The framers of the Amendment discussed at length what the exact wording should be in regard to birthright citizenship, and the wording that was eventually adopted, although clear on its face, was interpreted in different ways, even by the authors of the Amendment. It was not until 1898 that the Supreme Court made a definitive ruling on what the Amendment means.

United States v. Wong Kim Ark (1898) was an ideal case to decide jus soli in the USA. Wong Kim Ark was born in the United States to Chinese-born parents in 1873. In 1882, the Chinese Exclusion Act was implemented, denying immigration to persons from China. When Wong Kim Ark later visited China, he was denied readmission to the USA, based on the 1882 Act. Although the subject had been addressed before lower courts, this was the first such case heard by SCOTUS. The Court’s 6-2 decision made it clear that Wong Kim Ark had been born a USA citizen and remained one.

What has never been determined in the courts is what the status of children born on USA soil to parents who have entered or remained in the country illegally. It is a complicated concept for several reasons. Here are some examples:

*since the majority of undocumented aliens entered the USA legally and then overstayed their visas, the issue changes from illegal entry to illegal remainder
*immigrants who request asylum and are in the USA while awaiting an asylum hearing are in the country legally
*refugee status is handled under rules separate from those applying to some other classes of immigrants.

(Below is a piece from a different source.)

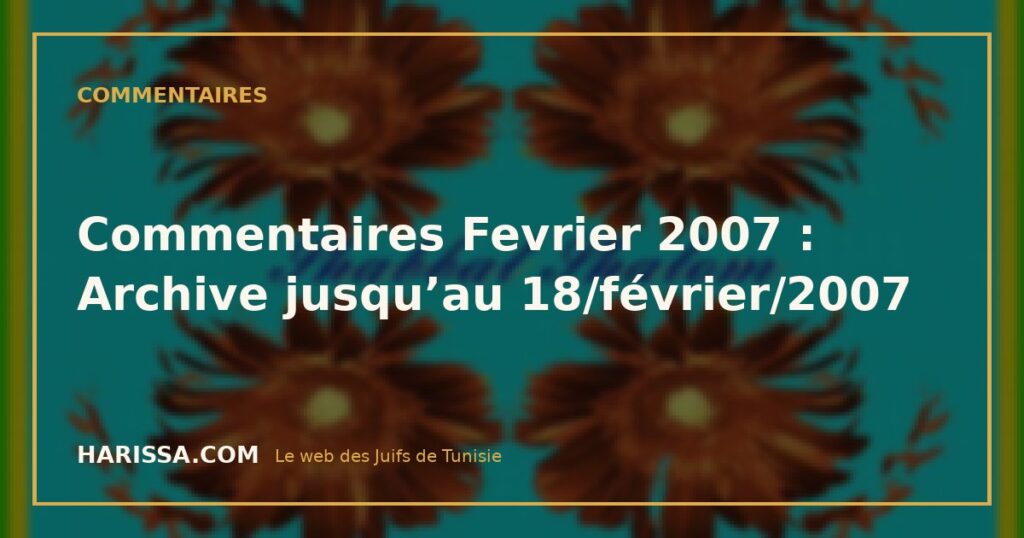 Commentaires Fevrier 2007 : Archive jusqu’au 18/février/2007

The issue returns, as it usually does, to its original point of dispute. In this case, we are back to the issue of race. African and Asian immigrants have been subjected to attempts to deprive them of citizenship, and the current argument is about Latinx (and, to a lesser extent, Middle Easterners). The Latinx population seeking to come to the USA is largely mestizo and almost entirely Spanish-speaking. If they arrive in the United States and bear children here, the denial of citizenship to those children will create a permanent underclass of non-citizens who have spent their entire lives in this country, may have no citizenship elsewhere (and thus nowhere else to go), and who may, without cause, be refused naturalization. This is not the America of equality or the America of representative government. It is more like the America of slavery times.